§ **Source material**
#####

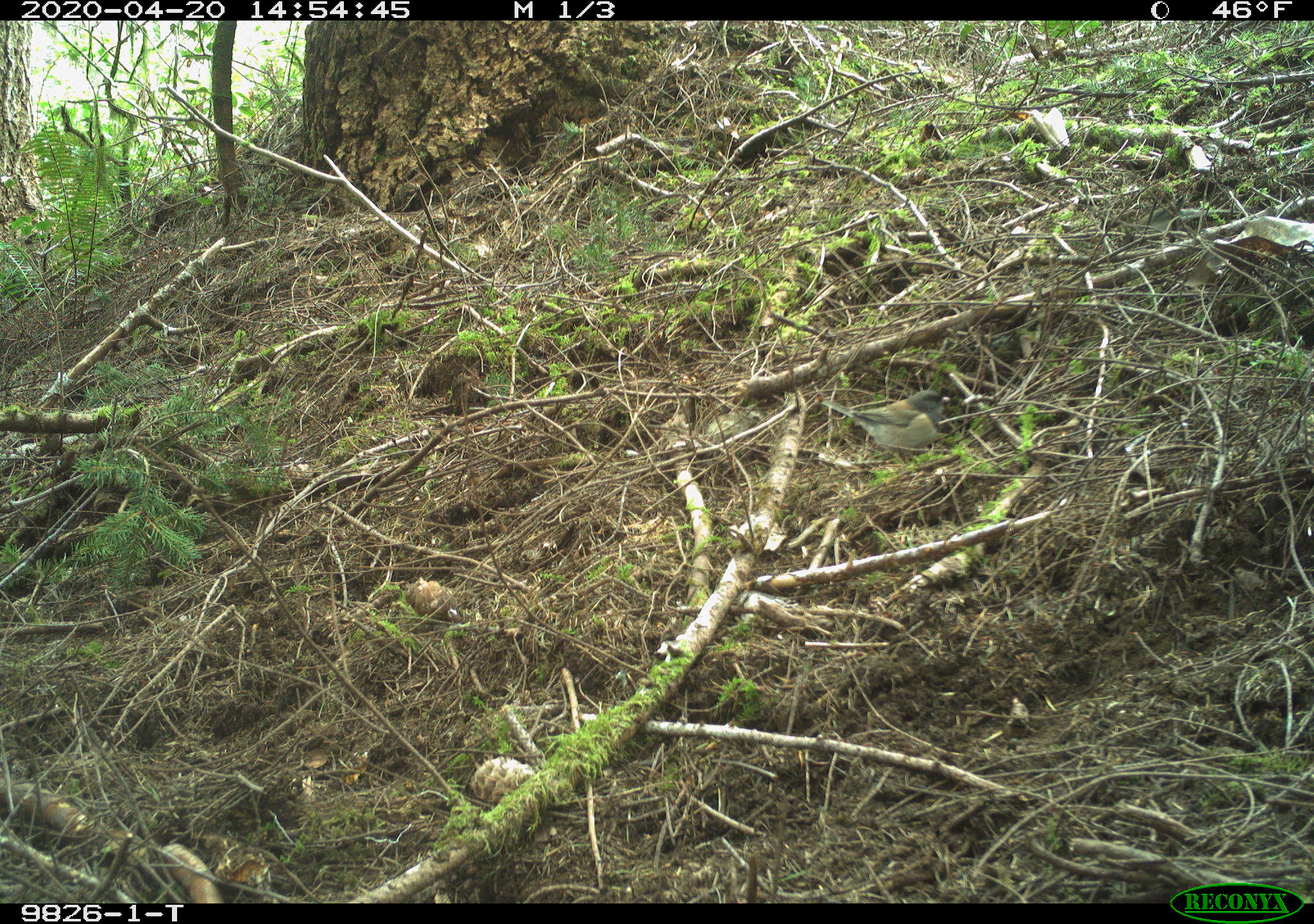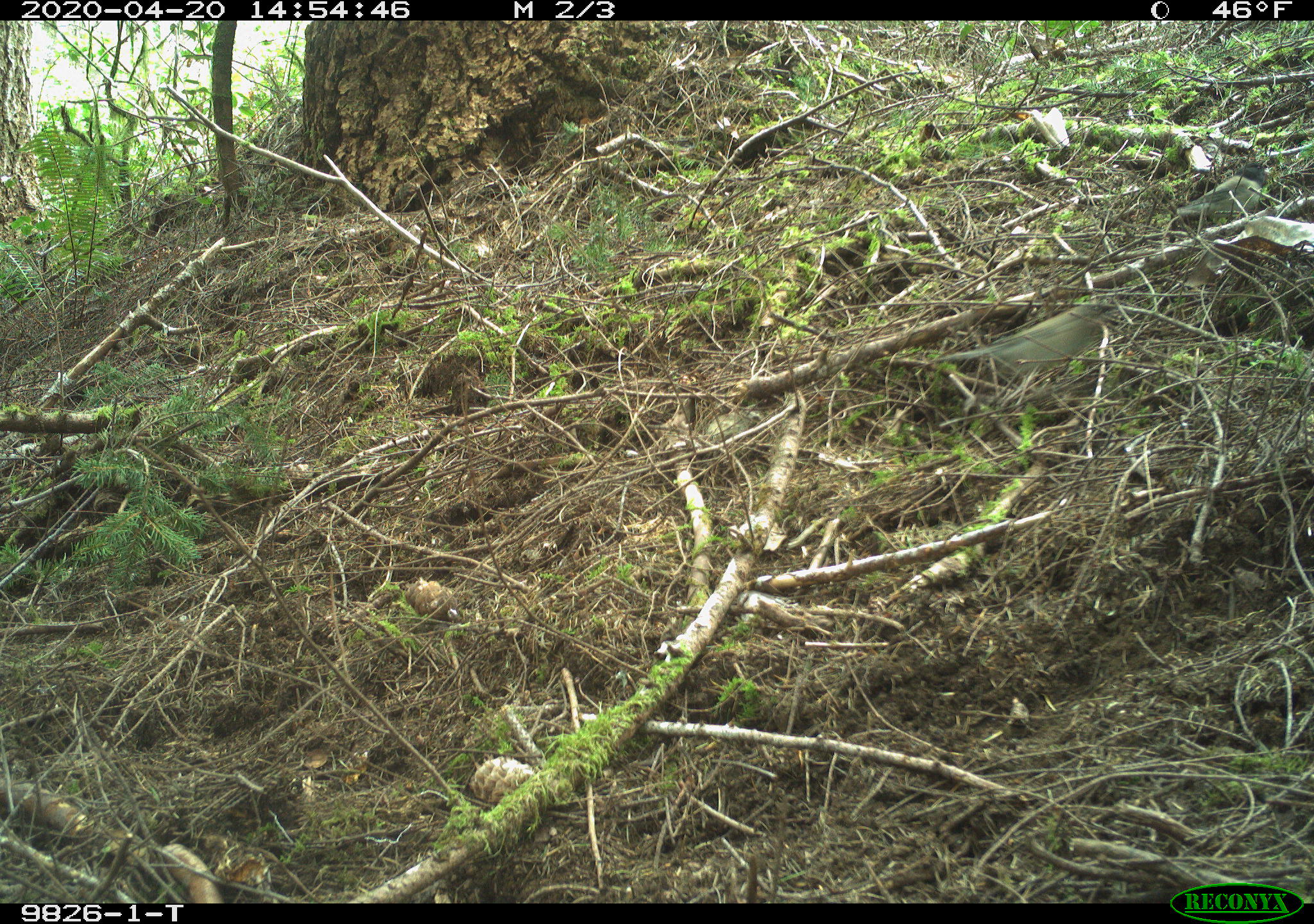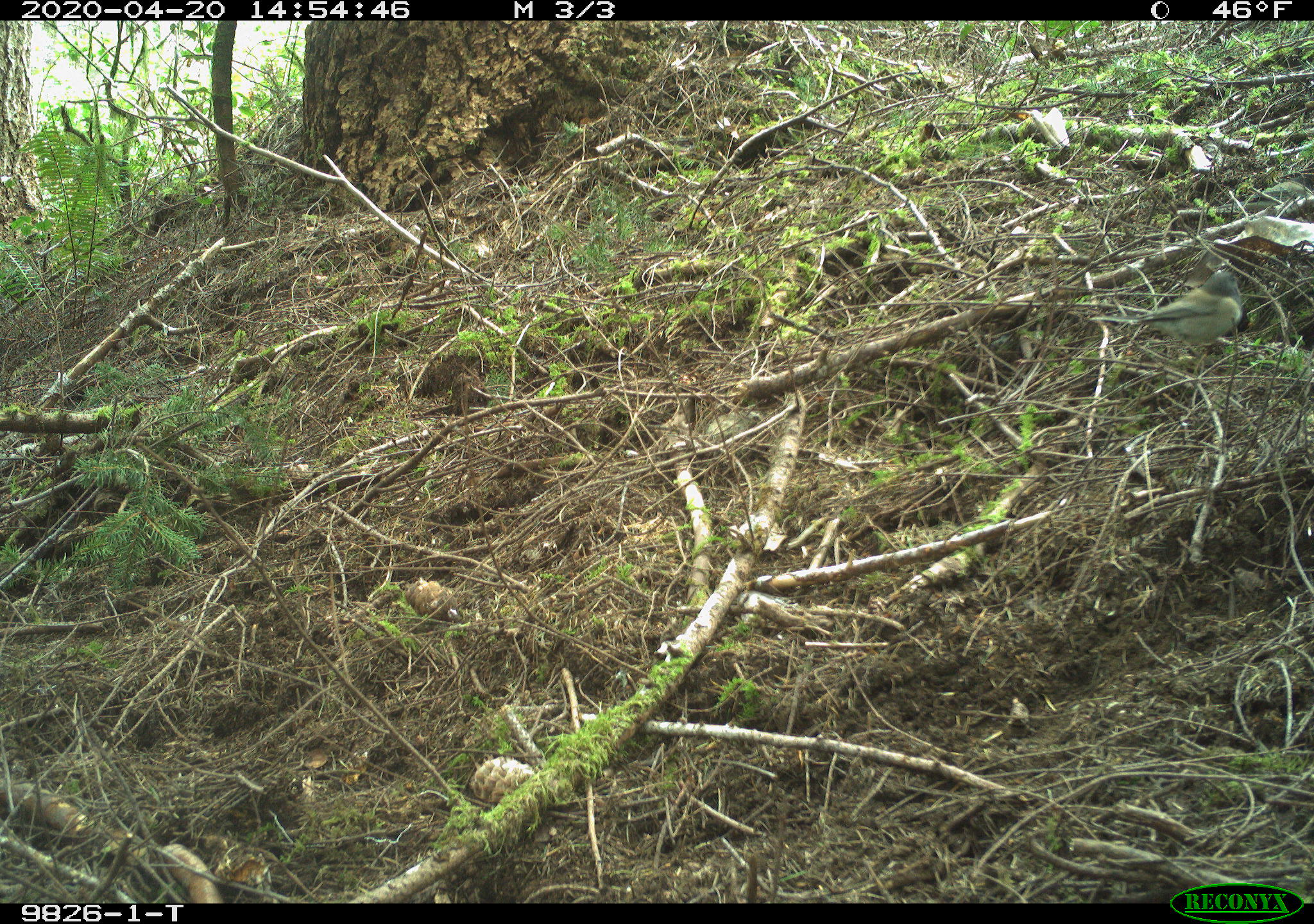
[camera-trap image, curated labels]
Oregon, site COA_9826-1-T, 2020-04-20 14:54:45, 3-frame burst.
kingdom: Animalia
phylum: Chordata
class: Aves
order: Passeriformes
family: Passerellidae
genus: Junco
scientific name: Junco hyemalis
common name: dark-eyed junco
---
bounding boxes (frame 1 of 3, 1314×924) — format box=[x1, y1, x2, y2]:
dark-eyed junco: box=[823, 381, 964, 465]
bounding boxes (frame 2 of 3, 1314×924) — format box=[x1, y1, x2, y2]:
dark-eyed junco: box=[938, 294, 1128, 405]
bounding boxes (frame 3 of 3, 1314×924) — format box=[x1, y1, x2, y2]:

#####

§ **What is expected**
None of the pictures belongs in the answer, but all the entries must be repeated exactly.

§ **Your solution**
[camera-trap image, curated labels]
Oregon, site COA_9826-1-T, 2020-04-20 14:54:45, 3-frame burst.
kingdom: Animalia
phylum: Chordata
class: Aves
order: Passeriformes
family: Passerellidae
genus: Junco
scientific name: Junco hyemalis
common name: dark-eyed junco
---
bounding boxes (frame 1 of 3, 1314×924) — format box=[x1, y1, x2, y2]:
dark-eyed junco: box=[823, 381, 964, 465]
bounding boxes (frame 2 of 3, 1314×924) — format box=[x1, y1, x2, y2]:
dark-eyed junco: box=[938, 294, 1128, 405]
bounding boxes (frame 3 of 3, 1314×924) — format box=[x1, y1, x2, y2]:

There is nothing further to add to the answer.